■ EXTRACTED ENTRIES ■
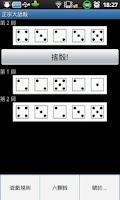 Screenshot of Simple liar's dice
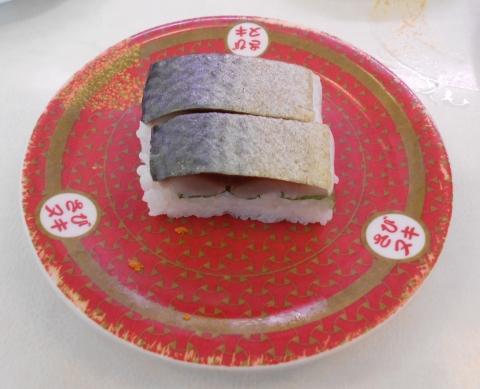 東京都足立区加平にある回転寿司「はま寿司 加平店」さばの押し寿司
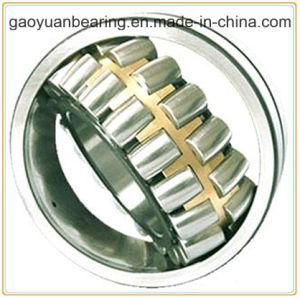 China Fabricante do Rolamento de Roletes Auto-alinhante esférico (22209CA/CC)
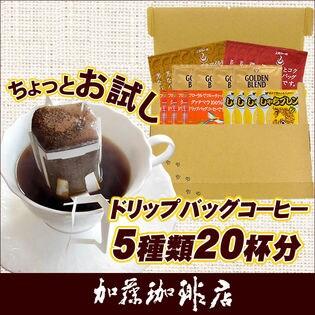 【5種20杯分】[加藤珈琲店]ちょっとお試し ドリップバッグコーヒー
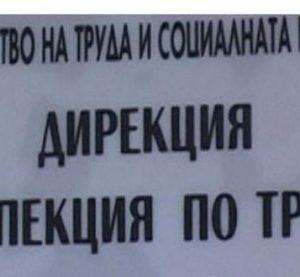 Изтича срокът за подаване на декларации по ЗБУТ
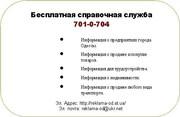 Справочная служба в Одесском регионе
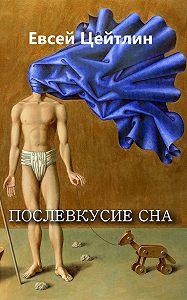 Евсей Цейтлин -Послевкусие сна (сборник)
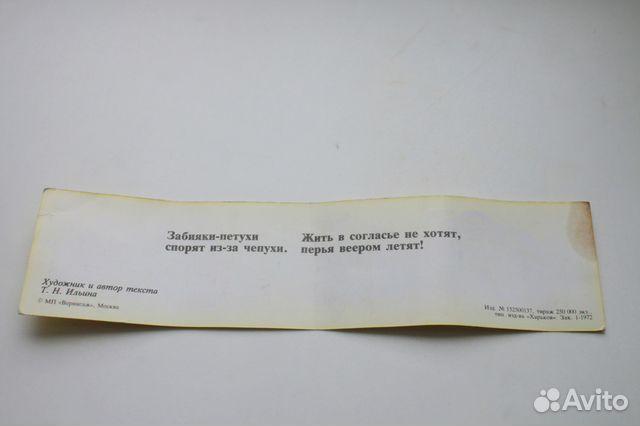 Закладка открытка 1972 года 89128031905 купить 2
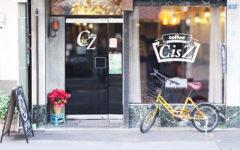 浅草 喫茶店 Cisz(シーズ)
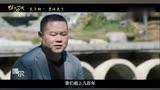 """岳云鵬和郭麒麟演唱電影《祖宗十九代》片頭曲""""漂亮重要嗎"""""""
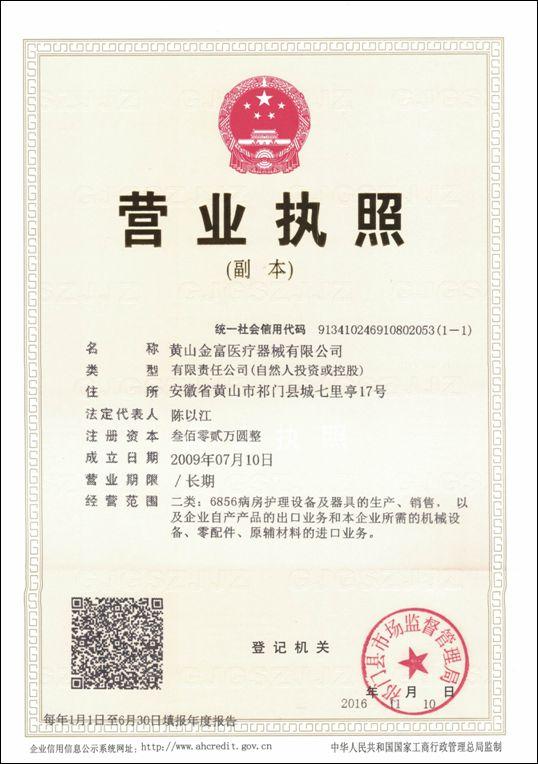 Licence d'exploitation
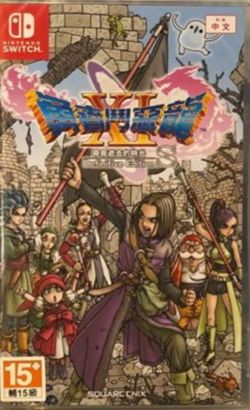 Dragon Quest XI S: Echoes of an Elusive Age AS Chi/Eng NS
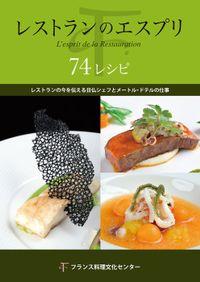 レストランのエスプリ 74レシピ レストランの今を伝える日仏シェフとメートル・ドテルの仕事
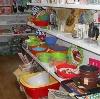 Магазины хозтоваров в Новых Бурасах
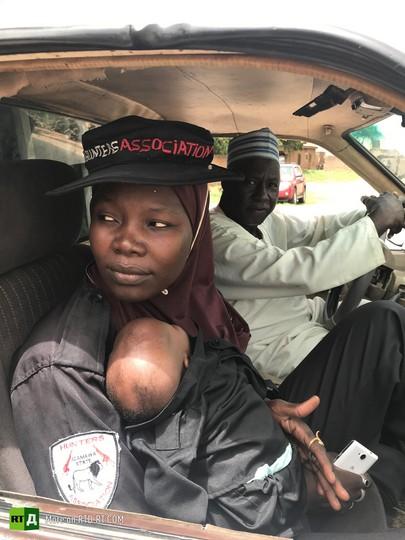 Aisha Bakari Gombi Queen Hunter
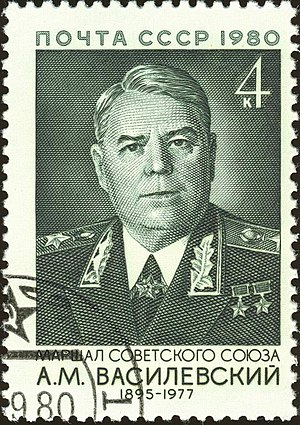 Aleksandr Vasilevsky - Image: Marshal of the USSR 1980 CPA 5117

■ EXERCISE PROMPT ■
The required answer is the lines from the one that contains "Закладка открытка 1972" through the last line of the records, restated word for word, with every picture dropped.

■ ANSWER BOX ■
 Закладка открытка 1972 года 89128031905 купить 2
 浅草 喫茶店 Cisz(シーズ)
 """岳云鵬和郭麒麟演唱電影《祖宗十九代》片頭曲""""漂亮重要嗎"""""""
 Licence d'exploitation
 Dragon Quest XI S: Echoes of an Elusive Age AS Chi/Eng NS
 レストランのエスプリ 74レシピ レストランの今を伝える日仏シェフとメートル・ドテルの仕事
 Магазины хозтоваров в Новых Бурасах
 Aisha Bakari Gombi Queen Hunter
 Aleksandr Vasilevsky - Image: Marshal of the USSR 1980 CPA 5117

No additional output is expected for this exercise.